TASK REQUIREMENTS:
Please repeat these items with every "jacket sleeve" changed to "coat sleeve", leaving everything else as it is.

MATERIAL PROVIDED:
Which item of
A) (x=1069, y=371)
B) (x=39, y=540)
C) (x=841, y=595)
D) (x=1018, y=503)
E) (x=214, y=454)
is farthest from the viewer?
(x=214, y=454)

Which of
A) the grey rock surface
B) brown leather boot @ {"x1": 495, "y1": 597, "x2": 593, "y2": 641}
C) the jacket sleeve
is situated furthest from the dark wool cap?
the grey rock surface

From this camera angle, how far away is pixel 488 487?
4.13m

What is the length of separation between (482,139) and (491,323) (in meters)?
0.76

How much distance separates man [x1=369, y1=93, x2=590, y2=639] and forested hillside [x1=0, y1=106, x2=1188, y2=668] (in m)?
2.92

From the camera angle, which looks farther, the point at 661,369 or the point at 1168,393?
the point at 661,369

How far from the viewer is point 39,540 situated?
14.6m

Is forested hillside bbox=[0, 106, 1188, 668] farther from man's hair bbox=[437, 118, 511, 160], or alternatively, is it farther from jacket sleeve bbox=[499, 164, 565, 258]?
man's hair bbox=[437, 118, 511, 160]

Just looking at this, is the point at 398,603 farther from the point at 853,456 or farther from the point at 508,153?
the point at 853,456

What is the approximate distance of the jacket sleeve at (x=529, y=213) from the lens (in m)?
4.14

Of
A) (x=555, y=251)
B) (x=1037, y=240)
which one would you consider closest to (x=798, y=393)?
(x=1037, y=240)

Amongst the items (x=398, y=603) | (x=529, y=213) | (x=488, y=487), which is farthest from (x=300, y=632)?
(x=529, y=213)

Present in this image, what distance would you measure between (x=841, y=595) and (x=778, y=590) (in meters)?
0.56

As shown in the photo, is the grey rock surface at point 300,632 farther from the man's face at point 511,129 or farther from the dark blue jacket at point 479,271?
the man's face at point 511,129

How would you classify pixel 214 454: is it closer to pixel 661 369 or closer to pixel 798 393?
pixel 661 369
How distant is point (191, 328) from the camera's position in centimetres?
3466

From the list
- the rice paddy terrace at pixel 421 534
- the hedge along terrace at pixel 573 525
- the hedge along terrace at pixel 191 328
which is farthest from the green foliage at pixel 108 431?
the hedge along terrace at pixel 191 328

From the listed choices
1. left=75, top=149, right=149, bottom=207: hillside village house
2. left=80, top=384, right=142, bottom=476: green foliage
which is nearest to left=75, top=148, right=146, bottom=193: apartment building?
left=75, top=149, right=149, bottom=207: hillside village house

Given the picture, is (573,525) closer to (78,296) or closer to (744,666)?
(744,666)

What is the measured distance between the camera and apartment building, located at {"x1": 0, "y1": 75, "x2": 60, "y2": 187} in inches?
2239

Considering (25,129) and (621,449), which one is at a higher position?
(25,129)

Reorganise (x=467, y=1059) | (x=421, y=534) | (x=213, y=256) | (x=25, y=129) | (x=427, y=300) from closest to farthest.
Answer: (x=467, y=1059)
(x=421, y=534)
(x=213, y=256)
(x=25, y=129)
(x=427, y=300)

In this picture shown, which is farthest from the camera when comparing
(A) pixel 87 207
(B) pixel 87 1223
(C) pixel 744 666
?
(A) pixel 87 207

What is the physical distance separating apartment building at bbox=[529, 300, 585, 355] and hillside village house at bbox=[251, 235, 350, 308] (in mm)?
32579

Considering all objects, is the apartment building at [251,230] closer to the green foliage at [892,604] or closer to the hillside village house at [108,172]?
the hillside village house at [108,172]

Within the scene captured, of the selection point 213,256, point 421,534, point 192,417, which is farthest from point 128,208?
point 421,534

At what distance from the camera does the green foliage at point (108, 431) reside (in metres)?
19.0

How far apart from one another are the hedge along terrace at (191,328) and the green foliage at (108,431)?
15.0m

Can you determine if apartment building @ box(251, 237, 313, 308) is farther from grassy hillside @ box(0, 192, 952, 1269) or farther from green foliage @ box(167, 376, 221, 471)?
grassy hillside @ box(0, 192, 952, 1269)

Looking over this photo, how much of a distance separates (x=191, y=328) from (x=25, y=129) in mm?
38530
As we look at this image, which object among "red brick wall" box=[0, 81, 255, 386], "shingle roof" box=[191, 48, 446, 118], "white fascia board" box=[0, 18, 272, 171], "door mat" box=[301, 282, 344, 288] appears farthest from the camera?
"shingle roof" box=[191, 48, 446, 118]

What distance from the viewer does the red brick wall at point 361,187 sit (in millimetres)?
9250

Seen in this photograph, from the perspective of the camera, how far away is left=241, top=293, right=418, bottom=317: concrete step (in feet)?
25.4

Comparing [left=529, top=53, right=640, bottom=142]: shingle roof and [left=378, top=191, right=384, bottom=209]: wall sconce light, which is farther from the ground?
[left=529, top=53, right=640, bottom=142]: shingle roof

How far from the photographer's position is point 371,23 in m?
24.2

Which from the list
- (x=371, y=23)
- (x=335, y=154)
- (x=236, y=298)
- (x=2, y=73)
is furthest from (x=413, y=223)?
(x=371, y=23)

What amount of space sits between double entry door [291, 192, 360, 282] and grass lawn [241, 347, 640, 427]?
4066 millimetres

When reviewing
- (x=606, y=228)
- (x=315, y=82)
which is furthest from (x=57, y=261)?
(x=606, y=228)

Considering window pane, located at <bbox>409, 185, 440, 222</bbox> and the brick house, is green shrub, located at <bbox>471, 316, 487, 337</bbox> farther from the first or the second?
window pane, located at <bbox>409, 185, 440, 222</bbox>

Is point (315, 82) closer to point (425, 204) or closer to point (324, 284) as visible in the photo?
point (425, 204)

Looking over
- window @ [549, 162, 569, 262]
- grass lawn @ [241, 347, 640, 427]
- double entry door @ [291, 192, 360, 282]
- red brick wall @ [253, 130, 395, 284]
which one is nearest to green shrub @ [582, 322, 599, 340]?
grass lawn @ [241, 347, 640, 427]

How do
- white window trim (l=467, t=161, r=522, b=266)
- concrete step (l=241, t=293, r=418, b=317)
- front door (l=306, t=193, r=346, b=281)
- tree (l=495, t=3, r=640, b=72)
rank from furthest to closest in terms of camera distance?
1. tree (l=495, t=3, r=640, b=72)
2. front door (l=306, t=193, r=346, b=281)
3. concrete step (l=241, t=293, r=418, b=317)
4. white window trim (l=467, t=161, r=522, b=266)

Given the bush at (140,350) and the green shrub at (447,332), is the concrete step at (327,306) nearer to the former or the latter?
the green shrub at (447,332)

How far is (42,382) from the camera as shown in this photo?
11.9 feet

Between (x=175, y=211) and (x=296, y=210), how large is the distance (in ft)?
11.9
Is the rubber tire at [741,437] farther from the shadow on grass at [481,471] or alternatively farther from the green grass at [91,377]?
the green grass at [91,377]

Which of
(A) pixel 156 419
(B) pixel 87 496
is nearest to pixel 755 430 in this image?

ANSWER TO THE EXERCISE:
Which item of
A) (x=1069, y=371)
B) (x=39, y=540)
C) (x=841, y=595)
D) (x=1018, y=503)
E) (x=214, y=454)
is farthest from the viewer?
(x=214, y=454)

Which of
A) the grey rock surface
B) brown leather boot @ {"x1": 495, "y1": 597, "x2": 593, "y2": 641}
C) the coat sleeve
is situated furthest from the dark wool cap?
the grey rock surface

From this camera angle, how far away is pixel 488 487?
4.13m

What is the length of separation between (482,139) and (491,323) (in meters)?
0.76

How much distance separates man [x1=369, y1=93, x2=590, y2=639] and forested hillside [x1=0, y1=106, x2=1188, y2=668] (in m)?
2.92

From the camera angle, which looks farther, the point at 661,369 or the point at 1168,393?
the point at 661,369

How far from the viewer is point 39,540 situated?
14.6m

Is forested hillside bbox=[0, 106, 1188, 668] farther from man's hair bbox=[437, 118, 511, 160], or alternatively, is it farther from coat sleeve bbox=[499, 164, 565, 258]?
man's hair bbox=[437, 118, 511, 160]

Just looking at this, is the point at 398,603 farther from the point at 853,456 or farther from the point at 508,153?
the point at 853,456

What is the approximate distance of the coat sleeve at (x=529, y=213) from the lens (in m)?
4.14

Of
A) (x=555, y=251)
B) (x=1037, y=240)
which one would you consider closest to (x=798, y=393)?
(x=1037, y=240)

Amongst the items (x=398, y=603) | (x=529, y=213) | (x=488, y=487), which is farthest from (x=300, y=632)?
(x=529, y=213)

Present in this image, what distance would you measure between (x=841, y=595) and (x=778, y=590) (in meters)?
0.56

As shown in the photo, is the grey rock surface at point 300,632 farther from the man's face at point 511,129 or farther from the dark blue jacket at point 479,271?
the man's face at point 511,129

How would you classify pixel 214 454: is it closer to pixel 661 369 or closer to pixel 798 393?
pixel 661 369
How distant is point (191, 328) from the camera's position in centimetres?
3466

From the list
- the rice paddy terrace at pixel 421 534
- the hedge along terrace at pixel 573 525
- the hedge along terrace at pixel 191 328
which is farthest from the green foliage at pixel 108 431?
the hedge along terrace at pixel 191 328

From the listed choices
1. left=75, top=149, right=149, bottom=207: hillside village house
2. left=80, top=384, right=142, bottom=476: green foliage
which is nearest to left=75, top=148, right=146, bottom=193: apartment building?
left=75, top=149, right=149, bottom=207: hillside village house

Given the picture, is (573,525) closer to (78,296) or closer to (744,666)?
(744,666)

What is the measured distance between the camera and apartment building, located at {"x1": 0, "y1": 75, "x2": 60, "y2": 187} in inches?
2239

Considering (25,129) and (621,449), which one is at a higher position?
(25,129)

Reorganise (x=467, y=1059) | (x=421, y=534) | (x=213, y=256) | (x=25, y=129) | (x=427, y=300) from closest to farthest.
Answer: (x=467, y=1059)
(x=421, y=534)
(x=213, y=256)
(x=25, y=129)
(x=427, y=300)

In this picture shown, which is farthest from the camera when comparing
(A) pixel 87 207
(B) pixel 87 1223
(C) pixel 744 666
?
(A) pixel 87 207

What is the physical distance separating apartment building at bbox=[529, 300, 585, 355] and hillside village house at bbox=[251, 235, 350, 308] (in mm)?
32579

Considering all objects, is the apartment building at [251,230] closer to the green foliage at [892,604] or closer to the hillside village house at [108,172]?
the hillside village house at [108,172]

Within the scene captured, of the selection point 213,256, point 421,534, point 192,417, which is farthest from point 128,208?
point 421,534

At what distance from the camera does the green foliage at point (108, 431) reside (in metres)?
19.0

How far apart from one another are the hedge along terrace at (191,328) and the green foliage at (108,431)?
15.0m

Can you determine if apartment building @ box(251, 237, 313, 308) is farther from grassy hillside @ box(0, 192, 952, 1269) or farther from green foliage @ box(167, 376, 221, 471)?
grassy hillside @ box(0, 192, 952, 1269)

Looking over this photo, how much of a distance separates (x=191, y=328) from (x=25, y=129) in mm?
38530
As we look at this image, which object among "red brick wall" box=[0, 81, 255, 386], "shingle roof" box=[191, 48, 446, 118], "white fascia board" box=[0, 18, 272, 171], "door mat" box=[301, 282, 344, 288] appears farthest from the camera?
"shingle roof" box=[191, 48, 446, 118]

What distance from the viewer does the red brick wall at point 361,187 sit (in millimetres)?
9250

Seen in this photograph, from the perspective of the camera, how far away is left=241, top=293, right=418, bottom=317: concrete step (in feet)?
25.4

Comparing [left=529, top=53, right=640, bottom=142]: shingle roof and [left=378, top=191, right=384, bottom=209]: wall sconce light, which is farther from the ground?
[left=529, top=53, right=640, bottom=142]: shingle roof

How far from the photographer's position is point 371,23 in m?
24.2

Which from the list
- (x=371, y=23)
- (x=335, y=154)
- (x=236, y=298)
- (x=2, y=73)
is furthest from (x=413, y=223)?
(x=371, y=23)

What amount of space sits between double entry door [291, 192, 360, 282] and grass lawn [241, 347, 640, 427]?
4066 millimetres

When reviewing
- (x=606, y=228)
- (x=315, y=82)
which is furthest from (x=57, y=261)?
(x=606, y=228)

Considering window pane, located at <bbox>409, 185, 440, 222</bbox> and the brick house, is green shrub, located at <bbox>471, 316, 487, 337</bbox> farther from the first or the second?
window pane, located at <bbox>409, 185, 440, 222</bbox>

Is point (315, 82) closer to point (425, 204) or closer to point (324, 284) as visible in the photo?
point (425, 204)

Looking over
- window @ [549, 162, 569, 262]
- grass lawn @ [241, 347, 640, 427]
- double entry door @ [291, 192, 360, 282]
- red brick wall @ [253, 130, 395, 284]
which one is nearest to green shrub @ [582, 322, 599, 340]?
grass lawn @ [241, 347, 640, 427]

How do
- white window trim (l=467, t=161, r=522, b=266)
- concrete step (l=241, t=293, r=418, b=317)
- front door (l=306, t=193, r=346, b=281)
- tree (l=495, t=3, r=640, b=72)
rank from furthest to closest in terms of camera distance?
1. tree (l=495, t=3, r=640, b=72)
2. front door (l=306, t=193, r=346, b=281)
3. concrete step (l=241, t=293, r=418, b=317)
4. white window trim (l=467, t=161, r=522, b=266)

Given the bush at (140,350) and the green shrub at (447,332), is the concrete step at (327,306) nearer to the former or the latter?
the green shrub at (447,332)

How far is (42,382) from the camera as shown in this photo?
11.9 feet

Between (x=175, y=211) and (x=296, y=210), how large is the distance (in ft)?
11.9
Is the rubber tire at [741,437] farther from the shadow on grass at [481,471] or alternatively farther from the green grass at [91,377]?
the green grass at [91,377]

Which of
(A) pixel 156 419
(B) pixel 87 496
is nearest to pixel 755 430 in this image?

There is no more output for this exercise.